From the entries below, return only the lines starting at the one that contains "Como resultado, podemos" and ending at the one that contains "Sobre el bloque", exactly as they stand.

********************

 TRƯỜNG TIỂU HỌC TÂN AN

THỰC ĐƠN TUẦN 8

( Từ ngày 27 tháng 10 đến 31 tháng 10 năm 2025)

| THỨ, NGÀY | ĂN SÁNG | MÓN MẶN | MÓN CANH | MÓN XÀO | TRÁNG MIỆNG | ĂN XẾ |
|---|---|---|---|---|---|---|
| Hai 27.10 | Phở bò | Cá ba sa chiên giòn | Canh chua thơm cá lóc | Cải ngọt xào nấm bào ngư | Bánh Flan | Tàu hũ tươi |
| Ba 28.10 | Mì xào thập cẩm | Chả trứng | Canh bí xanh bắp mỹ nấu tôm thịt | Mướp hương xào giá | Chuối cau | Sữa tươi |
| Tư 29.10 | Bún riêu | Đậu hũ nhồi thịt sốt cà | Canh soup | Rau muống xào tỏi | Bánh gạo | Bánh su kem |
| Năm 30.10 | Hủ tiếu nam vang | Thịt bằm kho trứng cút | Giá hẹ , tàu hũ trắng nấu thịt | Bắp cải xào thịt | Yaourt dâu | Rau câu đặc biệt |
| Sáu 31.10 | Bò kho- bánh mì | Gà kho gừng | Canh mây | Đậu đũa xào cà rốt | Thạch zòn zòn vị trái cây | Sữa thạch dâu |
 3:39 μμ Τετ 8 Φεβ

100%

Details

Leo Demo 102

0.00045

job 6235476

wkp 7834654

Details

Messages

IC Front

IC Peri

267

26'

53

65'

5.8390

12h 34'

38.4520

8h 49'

********************

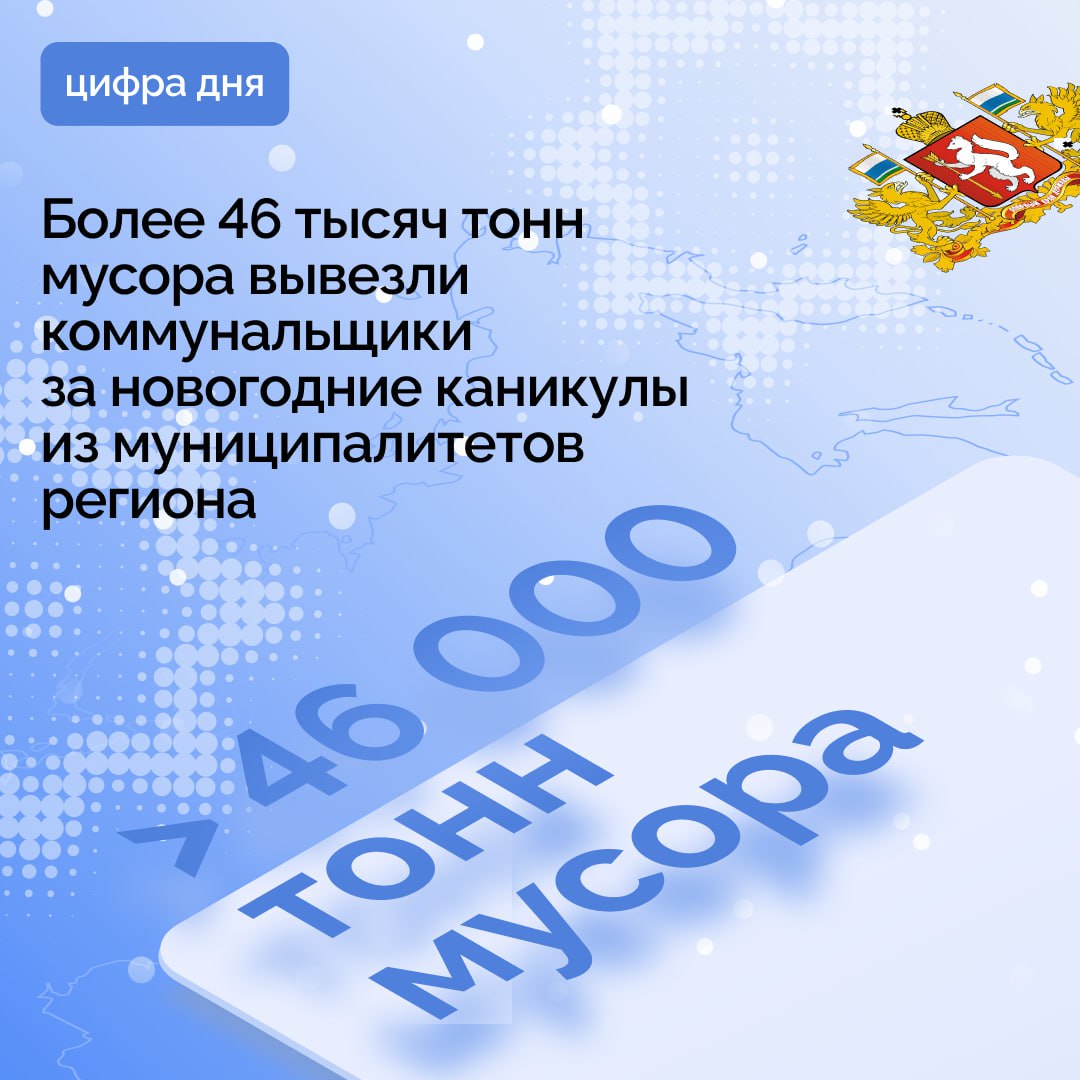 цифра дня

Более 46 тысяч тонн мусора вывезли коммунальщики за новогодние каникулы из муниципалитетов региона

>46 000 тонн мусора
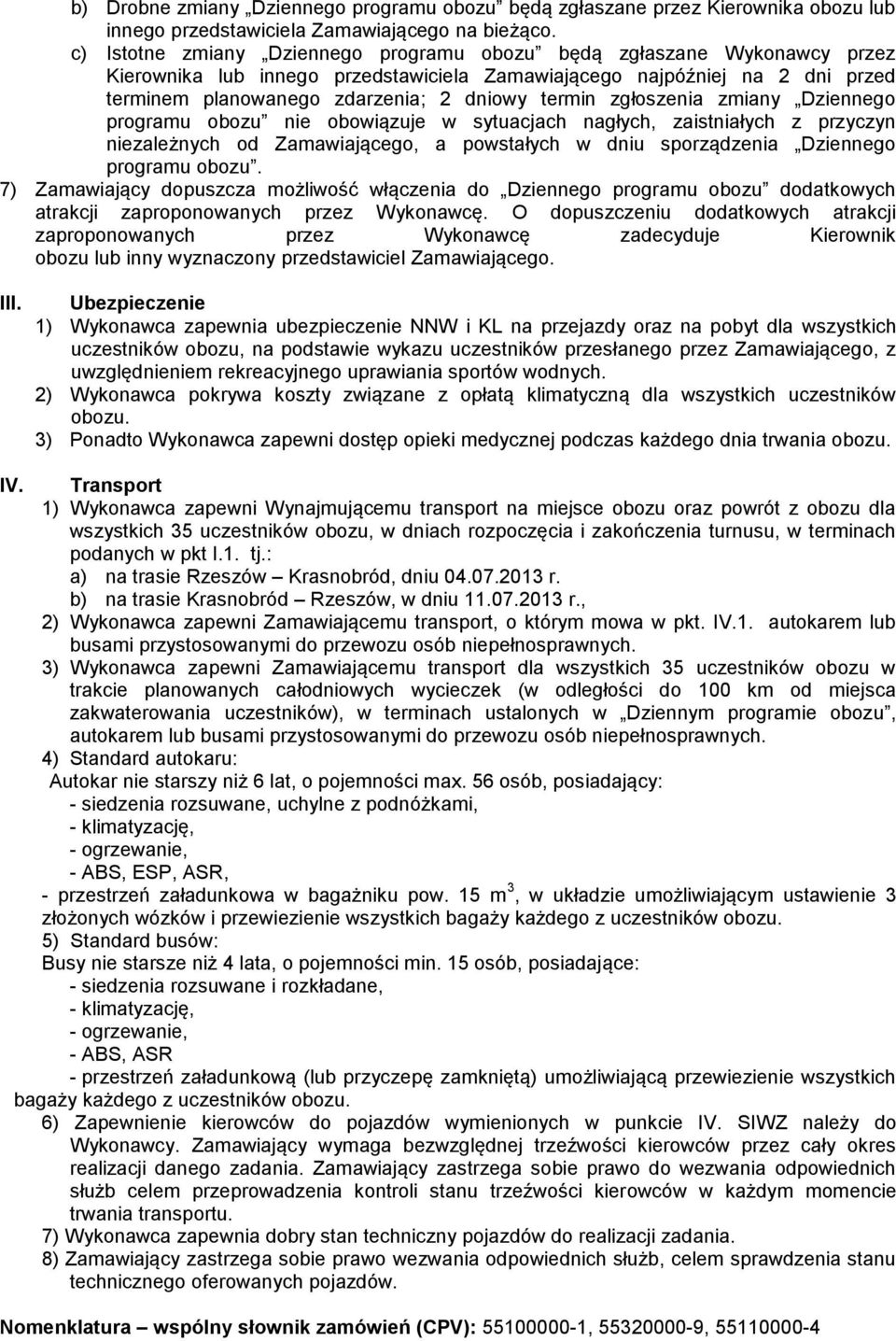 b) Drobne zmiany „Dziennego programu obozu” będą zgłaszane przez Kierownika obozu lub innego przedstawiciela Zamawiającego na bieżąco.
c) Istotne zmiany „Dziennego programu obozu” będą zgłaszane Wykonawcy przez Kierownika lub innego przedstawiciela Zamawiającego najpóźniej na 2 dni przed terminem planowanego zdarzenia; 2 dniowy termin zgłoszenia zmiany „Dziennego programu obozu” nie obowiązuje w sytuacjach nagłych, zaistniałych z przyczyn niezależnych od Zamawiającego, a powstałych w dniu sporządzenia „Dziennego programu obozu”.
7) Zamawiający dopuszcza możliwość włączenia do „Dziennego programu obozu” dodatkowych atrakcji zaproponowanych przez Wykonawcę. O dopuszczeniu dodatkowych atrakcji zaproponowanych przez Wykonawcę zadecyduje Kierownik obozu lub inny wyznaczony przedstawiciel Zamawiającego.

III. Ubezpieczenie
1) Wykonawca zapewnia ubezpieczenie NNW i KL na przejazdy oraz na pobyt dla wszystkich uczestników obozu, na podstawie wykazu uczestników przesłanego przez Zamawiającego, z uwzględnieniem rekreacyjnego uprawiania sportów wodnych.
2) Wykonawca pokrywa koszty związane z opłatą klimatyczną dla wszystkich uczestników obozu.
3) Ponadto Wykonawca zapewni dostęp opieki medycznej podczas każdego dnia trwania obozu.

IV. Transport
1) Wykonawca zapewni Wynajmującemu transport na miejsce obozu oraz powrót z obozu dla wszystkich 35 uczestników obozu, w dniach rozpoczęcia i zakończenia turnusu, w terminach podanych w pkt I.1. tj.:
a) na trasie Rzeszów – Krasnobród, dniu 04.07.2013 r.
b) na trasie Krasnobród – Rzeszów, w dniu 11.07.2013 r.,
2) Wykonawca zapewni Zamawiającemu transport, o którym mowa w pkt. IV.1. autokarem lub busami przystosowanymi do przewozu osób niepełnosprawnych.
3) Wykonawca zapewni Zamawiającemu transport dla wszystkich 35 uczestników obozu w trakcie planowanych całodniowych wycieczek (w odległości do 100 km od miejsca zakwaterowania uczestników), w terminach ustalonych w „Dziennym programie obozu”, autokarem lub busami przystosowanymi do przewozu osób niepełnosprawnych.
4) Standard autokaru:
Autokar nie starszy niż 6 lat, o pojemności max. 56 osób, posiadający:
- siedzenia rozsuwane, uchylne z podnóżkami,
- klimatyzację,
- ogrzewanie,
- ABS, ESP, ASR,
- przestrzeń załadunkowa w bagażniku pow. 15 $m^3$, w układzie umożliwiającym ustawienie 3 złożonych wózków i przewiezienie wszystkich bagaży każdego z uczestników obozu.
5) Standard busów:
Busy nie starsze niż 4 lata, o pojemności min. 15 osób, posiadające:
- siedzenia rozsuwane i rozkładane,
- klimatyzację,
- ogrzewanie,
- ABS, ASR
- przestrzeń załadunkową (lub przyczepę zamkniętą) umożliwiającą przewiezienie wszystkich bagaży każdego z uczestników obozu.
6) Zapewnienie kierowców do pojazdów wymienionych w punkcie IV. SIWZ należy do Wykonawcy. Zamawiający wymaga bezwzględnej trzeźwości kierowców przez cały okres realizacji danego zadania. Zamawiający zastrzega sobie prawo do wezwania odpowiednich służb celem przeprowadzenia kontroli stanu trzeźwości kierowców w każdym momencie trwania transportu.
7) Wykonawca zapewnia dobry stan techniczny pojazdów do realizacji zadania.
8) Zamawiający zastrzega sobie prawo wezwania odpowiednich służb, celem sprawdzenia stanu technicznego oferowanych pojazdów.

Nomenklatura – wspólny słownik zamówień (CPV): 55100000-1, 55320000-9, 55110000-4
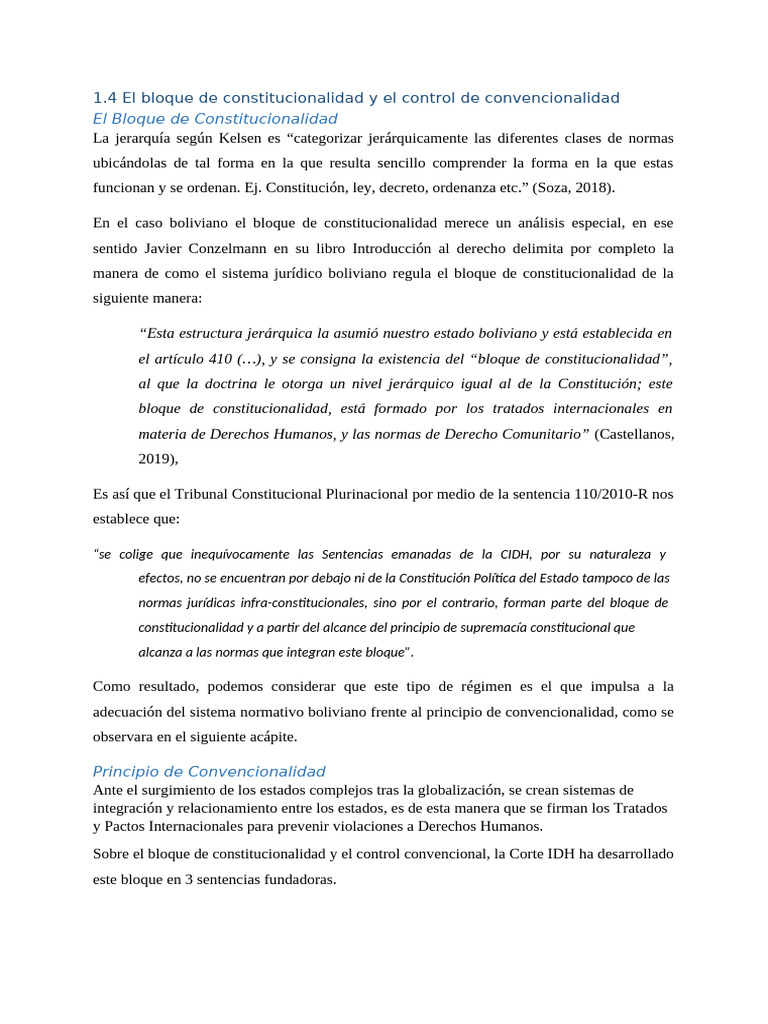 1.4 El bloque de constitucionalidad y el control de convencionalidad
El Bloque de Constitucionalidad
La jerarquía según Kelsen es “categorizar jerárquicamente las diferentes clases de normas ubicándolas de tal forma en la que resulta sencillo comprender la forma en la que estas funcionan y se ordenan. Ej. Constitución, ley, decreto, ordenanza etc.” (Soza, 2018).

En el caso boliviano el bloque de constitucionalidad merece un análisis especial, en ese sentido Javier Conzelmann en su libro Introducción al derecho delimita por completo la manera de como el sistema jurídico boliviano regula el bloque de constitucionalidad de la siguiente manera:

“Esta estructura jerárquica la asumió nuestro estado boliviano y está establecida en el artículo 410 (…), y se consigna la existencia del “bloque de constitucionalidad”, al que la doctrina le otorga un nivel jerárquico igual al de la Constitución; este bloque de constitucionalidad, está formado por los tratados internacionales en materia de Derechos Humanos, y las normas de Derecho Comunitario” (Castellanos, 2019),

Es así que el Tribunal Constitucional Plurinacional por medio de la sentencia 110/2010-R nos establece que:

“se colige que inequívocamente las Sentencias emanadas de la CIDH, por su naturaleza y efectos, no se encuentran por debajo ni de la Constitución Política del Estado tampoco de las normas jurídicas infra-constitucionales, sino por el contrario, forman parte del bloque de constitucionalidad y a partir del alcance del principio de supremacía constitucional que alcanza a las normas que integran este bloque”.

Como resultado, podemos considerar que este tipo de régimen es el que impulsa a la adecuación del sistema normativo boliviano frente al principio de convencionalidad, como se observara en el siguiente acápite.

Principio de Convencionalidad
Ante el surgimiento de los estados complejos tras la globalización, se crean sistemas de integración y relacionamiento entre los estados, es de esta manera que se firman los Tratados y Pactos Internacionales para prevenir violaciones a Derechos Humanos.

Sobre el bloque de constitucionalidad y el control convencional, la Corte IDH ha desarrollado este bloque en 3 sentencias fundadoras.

********************

- [Answer section]
Como resultado, podemos considerar que este tipo de régimen es el que impulsa a la adecuación del sistema normativo boliviano frente al principio de convencionalidad, como se observara en el siguiente acápite.

Principio de Convencionalidad
Ante el surgimiento de los estados complejos tras la globalización, se crean sistemas de integración y relacionamiento entre los estados, es de esta manera que se firman los Tratados y Pactos Internacionales para prevenir violaciones a Derechos Humanos.

Sobre el bloque de constitucionalidad y el control convencional, la Corte IDH ha desarrollado este bloque en 3 sentencias fundadoras.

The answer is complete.